▸ **Documento fuente**:
....................

# ¿Cuál de estas dos bicis me compro, Orbea o Giant?



## Cletomano (Nov 9, 2015)

Hola fanáticos del mountain bike, soy un principiante en esto de la bici de montañay después de mucho buscar y leer y deacuerdo a mi presupuesto he decidido comprar una de estas dos bicis, que según yo estám en la misma gama:

Mx 30 ? Orbea

Talon 27.5 3 (2016) | Bicis Giant / Giant Bicycles | Mexico

Me interesa mucho que usuarios de estas dos marcas me platiquen como les ha ido con la calidad de los cuadros, el servicio posventa y que tan fácil es hacer válidas las garantías, también me pueden comentar que les parecen los componentes y cualquier comentario será bienvenido, si ven que en esta misma gama hay otro modelo de otra marca que les parezca mejor pues bienvenidos los comentarios, saludos y gracias de antemano.


----------



## pcasso87 (Oct 17, 2014)

....................

▸ **Listado mostrado**:
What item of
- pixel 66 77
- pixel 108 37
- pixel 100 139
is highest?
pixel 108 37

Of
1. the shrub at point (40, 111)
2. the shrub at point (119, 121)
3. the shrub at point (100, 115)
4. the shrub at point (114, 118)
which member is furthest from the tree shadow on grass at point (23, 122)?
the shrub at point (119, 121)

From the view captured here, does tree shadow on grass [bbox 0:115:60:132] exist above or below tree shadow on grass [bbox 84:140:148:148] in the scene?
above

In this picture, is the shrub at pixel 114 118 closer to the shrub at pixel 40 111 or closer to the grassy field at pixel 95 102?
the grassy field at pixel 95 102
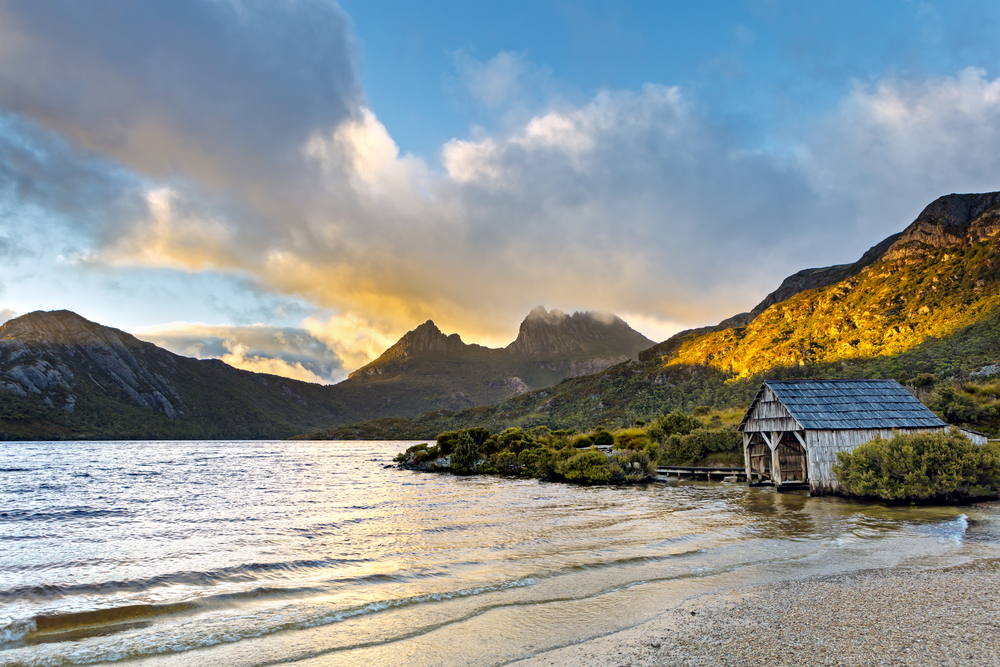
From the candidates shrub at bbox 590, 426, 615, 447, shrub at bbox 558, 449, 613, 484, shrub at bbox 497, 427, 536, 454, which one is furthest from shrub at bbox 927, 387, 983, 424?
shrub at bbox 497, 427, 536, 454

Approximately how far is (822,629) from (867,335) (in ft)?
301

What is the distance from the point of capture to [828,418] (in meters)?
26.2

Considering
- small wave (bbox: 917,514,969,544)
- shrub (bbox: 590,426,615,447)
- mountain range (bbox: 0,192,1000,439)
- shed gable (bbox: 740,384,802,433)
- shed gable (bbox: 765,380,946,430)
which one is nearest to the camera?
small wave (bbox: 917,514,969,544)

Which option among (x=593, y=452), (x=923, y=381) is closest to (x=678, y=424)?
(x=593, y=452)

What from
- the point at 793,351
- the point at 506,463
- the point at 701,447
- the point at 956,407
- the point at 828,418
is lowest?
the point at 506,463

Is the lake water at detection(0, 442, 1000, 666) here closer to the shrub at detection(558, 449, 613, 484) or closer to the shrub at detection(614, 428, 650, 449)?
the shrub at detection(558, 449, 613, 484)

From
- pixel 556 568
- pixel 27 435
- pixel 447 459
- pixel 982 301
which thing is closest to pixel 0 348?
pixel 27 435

....................

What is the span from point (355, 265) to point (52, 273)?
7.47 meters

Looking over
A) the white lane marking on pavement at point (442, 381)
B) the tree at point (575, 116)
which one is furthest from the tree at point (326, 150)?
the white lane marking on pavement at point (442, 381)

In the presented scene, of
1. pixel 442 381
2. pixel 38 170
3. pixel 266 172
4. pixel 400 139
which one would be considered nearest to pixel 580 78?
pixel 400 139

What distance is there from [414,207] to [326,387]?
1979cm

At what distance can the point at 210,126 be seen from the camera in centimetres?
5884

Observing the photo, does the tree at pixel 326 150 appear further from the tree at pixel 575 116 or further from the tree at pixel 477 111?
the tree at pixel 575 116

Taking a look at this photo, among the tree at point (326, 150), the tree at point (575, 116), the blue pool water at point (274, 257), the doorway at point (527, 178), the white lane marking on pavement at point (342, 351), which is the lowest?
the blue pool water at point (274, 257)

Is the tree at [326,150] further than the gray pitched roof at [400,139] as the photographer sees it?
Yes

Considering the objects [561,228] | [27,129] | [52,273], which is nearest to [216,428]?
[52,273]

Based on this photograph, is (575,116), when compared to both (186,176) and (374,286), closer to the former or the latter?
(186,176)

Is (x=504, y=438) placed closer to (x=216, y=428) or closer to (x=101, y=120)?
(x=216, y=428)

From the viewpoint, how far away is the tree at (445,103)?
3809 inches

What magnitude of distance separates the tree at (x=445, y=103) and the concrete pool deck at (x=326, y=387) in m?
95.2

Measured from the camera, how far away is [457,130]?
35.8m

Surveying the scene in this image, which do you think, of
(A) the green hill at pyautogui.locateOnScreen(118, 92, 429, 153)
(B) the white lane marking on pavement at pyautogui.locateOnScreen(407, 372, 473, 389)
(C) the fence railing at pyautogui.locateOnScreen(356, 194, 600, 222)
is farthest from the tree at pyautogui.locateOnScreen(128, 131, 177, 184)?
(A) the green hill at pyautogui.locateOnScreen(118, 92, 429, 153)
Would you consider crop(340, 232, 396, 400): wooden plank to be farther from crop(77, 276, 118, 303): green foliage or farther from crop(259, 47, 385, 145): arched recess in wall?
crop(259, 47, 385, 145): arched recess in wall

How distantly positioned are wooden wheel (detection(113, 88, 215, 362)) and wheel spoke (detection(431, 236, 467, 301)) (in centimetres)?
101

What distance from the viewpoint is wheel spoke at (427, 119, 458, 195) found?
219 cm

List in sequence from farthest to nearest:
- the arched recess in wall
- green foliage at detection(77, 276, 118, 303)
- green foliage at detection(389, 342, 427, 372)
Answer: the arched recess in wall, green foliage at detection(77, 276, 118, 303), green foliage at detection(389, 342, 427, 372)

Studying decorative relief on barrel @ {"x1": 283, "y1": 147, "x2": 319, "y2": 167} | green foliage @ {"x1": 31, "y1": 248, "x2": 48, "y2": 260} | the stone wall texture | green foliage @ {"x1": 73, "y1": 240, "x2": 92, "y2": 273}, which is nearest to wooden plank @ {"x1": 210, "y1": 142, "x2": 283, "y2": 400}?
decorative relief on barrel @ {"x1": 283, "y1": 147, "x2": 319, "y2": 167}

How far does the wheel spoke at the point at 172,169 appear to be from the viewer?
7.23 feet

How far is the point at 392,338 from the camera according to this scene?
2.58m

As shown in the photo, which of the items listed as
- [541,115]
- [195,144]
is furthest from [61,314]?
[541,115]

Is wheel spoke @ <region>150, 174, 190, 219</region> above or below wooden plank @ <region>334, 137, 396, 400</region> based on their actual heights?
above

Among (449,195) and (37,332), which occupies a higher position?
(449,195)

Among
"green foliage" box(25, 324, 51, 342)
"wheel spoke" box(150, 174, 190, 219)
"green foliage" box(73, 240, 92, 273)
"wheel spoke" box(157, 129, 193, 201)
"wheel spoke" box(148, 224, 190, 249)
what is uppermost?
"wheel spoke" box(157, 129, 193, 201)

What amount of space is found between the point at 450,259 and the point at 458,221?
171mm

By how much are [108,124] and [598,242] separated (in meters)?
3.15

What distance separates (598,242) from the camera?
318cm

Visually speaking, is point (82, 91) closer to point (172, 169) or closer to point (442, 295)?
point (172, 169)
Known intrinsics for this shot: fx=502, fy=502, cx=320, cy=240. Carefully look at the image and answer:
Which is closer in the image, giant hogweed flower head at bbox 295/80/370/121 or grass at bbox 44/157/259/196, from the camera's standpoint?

....................

▸ **Tareas pendientes**:
[a] En el hilo sobre Orbea y Giant, ¿de qué año es el modelo Talon 27.5 3 de Giant?
[b] Transcribe del hilo sobre Orbea y Giant el fragmento que empieza con las palabras que contienen "Me interesa mucho" y termina con "gracias de antemano.".
El listado no se necesita para resolver nada.

▸ **Soluciones**:
[a] Es del 2016.

[b]
Me interesa mucho que usuarios de estas dos marcas me platiquen como les ha ido con la calidad de los cuadros, el servicio posventa y que tan fácil es hacer válidas las garantías, también me pueden comentar que les parecen los componentes y cualquier comentario será bienvenido, si ven que en esta misma gama hay otro modelo de otra marca que les parezca mejor pues bienvenidos los comentarios, saludos y gracias de antemano.